Feynman-Kac Derivatives Pricing on the Full Forward Curve

This paper introduces a no-arbitrage, Monte Carlo-free approach to pricing path-dependent interest rate derivatives. The Heath-Jarrow-Morton model gives arbitrage-free contingent claims prices but is infinite-dimensional, making traditional numerical methods computationally prohibitive. To make the problem computationally tractable, I cast the stochastic pricing problem as a deterministic partial differential equation (PDE). Finance-Informed Neural Networks (FINNs) solve this PDE directly by minimizing violations of the differential equation and boundary condition, with automatic differentiation efficiently computing the exact derivatives needed to evaluate PDE terms.

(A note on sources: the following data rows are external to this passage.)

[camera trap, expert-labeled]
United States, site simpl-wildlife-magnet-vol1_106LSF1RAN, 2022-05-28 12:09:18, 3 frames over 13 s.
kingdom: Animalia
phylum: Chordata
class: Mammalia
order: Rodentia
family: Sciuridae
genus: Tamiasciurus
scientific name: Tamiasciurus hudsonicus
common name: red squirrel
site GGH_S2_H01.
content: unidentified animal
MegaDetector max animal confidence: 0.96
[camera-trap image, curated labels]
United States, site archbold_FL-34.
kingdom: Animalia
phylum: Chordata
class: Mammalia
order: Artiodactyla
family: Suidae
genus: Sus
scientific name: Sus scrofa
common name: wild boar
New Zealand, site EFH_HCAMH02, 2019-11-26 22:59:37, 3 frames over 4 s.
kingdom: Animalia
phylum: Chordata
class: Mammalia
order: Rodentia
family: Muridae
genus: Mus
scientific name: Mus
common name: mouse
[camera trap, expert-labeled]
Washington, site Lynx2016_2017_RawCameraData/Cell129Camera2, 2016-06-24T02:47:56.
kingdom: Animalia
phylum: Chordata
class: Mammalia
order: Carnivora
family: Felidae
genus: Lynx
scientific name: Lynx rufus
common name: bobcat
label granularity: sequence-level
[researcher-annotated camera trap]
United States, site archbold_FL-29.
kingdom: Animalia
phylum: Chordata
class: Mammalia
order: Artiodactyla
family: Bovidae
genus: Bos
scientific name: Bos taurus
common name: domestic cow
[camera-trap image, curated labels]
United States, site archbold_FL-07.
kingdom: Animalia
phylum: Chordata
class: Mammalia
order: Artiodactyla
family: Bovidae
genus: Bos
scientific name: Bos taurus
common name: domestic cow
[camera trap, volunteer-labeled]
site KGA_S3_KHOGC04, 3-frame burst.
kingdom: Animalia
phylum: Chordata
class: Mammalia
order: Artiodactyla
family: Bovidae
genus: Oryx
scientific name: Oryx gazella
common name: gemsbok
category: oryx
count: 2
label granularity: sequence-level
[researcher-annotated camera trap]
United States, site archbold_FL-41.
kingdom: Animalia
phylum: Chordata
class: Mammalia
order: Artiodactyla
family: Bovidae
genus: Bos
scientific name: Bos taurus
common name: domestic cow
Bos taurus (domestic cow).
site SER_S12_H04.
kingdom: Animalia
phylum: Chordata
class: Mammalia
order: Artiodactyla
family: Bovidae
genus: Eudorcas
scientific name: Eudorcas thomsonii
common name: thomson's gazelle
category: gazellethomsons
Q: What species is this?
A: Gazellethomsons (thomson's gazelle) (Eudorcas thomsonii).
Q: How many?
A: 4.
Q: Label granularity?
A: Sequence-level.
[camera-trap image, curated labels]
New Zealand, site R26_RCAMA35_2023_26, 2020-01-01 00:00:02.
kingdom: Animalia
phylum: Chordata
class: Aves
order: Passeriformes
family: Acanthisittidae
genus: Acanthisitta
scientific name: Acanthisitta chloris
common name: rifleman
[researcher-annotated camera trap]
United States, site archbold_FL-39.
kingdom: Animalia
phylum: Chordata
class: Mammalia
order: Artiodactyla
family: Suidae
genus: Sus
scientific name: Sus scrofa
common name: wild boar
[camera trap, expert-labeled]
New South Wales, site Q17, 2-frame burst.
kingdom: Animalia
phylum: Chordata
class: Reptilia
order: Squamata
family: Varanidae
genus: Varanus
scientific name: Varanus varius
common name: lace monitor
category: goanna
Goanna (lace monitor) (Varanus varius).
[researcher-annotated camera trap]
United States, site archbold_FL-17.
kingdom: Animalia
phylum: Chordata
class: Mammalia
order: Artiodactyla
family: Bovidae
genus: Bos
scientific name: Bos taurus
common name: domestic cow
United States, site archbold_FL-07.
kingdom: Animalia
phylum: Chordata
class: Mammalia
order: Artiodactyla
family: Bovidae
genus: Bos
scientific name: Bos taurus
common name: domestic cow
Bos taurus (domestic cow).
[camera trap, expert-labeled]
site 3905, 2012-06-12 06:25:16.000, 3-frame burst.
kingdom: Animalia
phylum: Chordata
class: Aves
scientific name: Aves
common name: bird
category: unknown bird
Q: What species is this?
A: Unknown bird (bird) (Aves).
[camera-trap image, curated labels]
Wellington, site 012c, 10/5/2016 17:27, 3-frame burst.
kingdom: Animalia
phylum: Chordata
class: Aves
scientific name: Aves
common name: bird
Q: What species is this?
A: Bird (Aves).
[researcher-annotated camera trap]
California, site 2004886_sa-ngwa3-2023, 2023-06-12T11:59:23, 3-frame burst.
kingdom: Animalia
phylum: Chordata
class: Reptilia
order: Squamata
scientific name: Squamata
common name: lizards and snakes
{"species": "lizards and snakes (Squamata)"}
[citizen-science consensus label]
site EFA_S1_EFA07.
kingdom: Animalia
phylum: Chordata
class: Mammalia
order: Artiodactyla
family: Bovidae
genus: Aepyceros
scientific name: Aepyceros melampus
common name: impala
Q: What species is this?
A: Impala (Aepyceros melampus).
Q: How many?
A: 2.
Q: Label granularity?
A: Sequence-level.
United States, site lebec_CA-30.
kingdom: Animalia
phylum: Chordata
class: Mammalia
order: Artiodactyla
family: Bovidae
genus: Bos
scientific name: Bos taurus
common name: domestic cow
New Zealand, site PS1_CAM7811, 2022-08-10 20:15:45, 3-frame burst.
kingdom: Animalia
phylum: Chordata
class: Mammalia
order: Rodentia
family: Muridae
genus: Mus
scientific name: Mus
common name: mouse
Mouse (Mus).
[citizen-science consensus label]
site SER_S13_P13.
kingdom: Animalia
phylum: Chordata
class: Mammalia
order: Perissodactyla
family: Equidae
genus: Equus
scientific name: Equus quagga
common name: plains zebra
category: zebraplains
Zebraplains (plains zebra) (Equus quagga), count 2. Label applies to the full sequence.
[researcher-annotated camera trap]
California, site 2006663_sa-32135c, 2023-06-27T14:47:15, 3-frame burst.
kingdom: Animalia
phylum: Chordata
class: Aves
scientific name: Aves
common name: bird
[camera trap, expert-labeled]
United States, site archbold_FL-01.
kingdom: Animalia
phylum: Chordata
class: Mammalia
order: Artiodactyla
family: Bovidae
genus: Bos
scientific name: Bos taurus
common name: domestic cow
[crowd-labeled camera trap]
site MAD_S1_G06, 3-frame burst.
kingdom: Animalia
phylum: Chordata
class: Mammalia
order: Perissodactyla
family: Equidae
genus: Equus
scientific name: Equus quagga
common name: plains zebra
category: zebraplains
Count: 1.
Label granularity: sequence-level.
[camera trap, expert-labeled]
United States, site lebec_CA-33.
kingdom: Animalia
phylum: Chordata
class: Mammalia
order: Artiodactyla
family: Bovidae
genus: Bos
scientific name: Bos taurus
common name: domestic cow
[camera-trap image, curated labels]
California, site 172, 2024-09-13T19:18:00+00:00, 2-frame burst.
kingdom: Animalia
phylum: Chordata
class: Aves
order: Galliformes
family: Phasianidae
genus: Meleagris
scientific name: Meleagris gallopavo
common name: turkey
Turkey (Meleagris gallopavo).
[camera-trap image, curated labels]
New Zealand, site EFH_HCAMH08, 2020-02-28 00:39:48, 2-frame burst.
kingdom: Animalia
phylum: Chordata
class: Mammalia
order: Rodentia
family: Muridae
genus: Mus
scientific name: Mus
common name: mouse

FINNs achieve pricing accuracy within 0.04 to 0.07 cents per dollar of contract value compared to Monte Carlo benchmarks. Once trained, FINNs price caplets in a few microseconds regardless of dimension, delivering speedups ranging from 300,000 to 4.5 million times faster than Monte Carlo simulation as the state space discretization of the forward curve grows from 10 to 150 nodes. The major Greeks-theta and curve deltas-come for free, computed automatically during PDE evaluation at zero marginal cost, whereas Monte Carlo requires complete re-simulation for each sensitivity. The framework generalizes naturally beyond caplets to other path-dependent derivatives-caps, swaptions, callable bonds-requiring only boundary condition modifications while retaining the same core PDE structure.